• _EXERCISE INSTRUCTIONS_: Find "Click for more info on Heckel Discus" and "El agua en los alimentos Ingesta-Eliminación" in the records below. Copy the lines holding them and every line between, exactly, and no others.

• _RECORDS TO USE_:
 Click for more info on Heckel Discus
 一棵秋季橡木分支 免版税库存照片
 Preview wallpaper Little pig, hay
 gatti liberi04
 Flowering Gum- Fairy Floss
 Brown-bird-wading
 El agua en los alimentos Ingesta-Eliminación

==

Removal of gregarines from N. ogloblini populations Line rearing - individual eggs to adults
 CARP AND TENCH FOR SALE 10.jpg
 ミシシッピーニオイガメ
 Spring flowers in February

...

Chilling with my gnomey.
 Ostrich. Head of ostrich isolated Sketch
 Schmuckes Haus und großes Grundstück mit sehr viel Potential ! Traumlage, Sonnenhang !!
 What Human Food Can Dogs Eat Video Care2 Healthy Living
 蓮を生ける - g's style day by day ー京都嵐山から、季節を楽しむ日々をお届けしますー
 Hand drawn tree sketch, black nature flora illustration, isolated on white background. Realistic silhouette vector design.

• _TASK SOLUTION_:
 Click for more info on Heckel Discus
 一棵秋季橡木分支 免版税库存照片
 Preview wallpaper Little pig, hay
 gatti liberi04
 Flowering Gum- Fairy Floss
 Brown-bird-wading
 El agua en los alimentos Ingesta-Eliminación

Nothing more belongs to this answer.